All three types of visualizations are generated using the Python Plotly library. If you pan over the graph, you'll notice that a menu appears in the top right corner. This menu provides the following options:

Download Plot as a PNG: This button allows you to download the image as a .png file. See below for methods of downloading in other formats.
Zoom: This option allows you to click and drag to zoom in to a specific part of the graph.
Pan: This option will change the click and drag function to panning across the graph.
Zoom in and Zoom out: These will automatically zoom to the center of the graph.
Auto-scale and Reset Axis: These options will zoom all the way out with the axis reset to fit the window
Show closest data on hover: If you hover over a data point, this option will show you the value of the data point.
Compare data on hover: If you hover over a data point, this option will show you the value of the data point and it's corresponding x-axis value.
When you enable the 3D scatter plot, there are other options that function essentially the same as for a 2D graph that will allow you to view the 3D plot at different angles.

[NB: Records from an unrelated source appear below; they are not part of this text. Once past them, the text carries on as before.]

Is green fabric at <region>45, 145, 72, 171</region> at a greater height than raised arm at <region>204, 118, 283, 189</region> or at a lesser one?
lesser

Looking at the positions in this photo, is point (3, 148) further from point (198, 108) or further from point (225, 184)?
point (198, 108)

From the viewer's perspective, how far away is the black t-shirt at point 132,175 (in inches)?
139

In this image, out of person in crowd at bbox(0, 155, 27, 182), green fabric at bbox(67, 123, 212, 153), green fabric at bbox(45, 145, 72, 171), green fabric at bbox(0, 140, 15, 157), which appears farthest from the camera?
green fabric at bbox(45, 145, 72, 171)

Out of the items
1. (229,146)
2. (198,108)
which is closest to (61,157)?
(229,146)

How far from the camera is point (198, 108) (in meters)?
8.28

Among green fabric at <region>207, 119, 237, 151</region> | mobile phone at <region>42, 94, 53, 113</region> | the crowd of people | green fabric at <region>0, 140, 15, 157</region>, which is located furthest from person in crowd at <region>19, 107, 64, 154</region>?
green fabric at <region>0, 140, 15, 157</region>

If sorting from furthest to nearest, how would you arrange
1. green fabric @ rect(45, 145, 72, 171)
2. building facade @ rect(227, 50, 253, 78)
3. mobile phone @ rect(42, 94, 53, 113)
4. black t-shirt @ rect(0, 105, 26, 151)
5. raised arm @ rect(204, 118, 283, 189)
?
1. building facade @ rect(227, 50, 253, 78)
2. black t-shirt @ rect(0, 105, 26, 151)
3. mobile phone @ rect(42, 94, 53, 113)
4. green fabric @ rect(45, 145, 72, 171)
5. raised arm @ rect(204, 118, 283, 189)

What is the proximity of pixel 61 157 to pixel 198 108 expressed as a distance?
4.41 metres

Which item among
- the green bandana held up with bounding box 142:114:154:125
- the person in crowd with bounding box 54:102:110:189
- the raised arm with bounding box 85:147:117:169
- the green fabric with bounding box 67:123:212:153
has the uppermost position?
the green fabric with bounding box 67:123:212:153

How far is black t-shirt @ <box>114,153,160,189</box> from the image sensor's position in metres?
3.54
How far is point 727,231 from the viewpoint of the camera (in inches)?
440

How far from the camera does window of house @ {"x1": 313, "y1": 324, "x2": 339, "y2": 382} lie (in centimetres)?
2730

You can also save the images programmatically using kmeans.save(). The image type will be detected automatically by the file extension in the path parameter. You can also set html=True to save the image as an HTML file. Here are some examples:

kmeans.save(path="myimage.png") # Saves as a .png file
kmeans.save(path="myimage.html", html=True) # Saves as an HTML file

Under the hood, save() calls Plotly's write_image() and write_html(), and it will accept any keywords taken by those methods.

You can also call to_csv() to export your data to a CSV file of PCA coordinates and cluster labels. Kmeans.to_csv() accepts any parameter taken by the Pandasto_csv() method.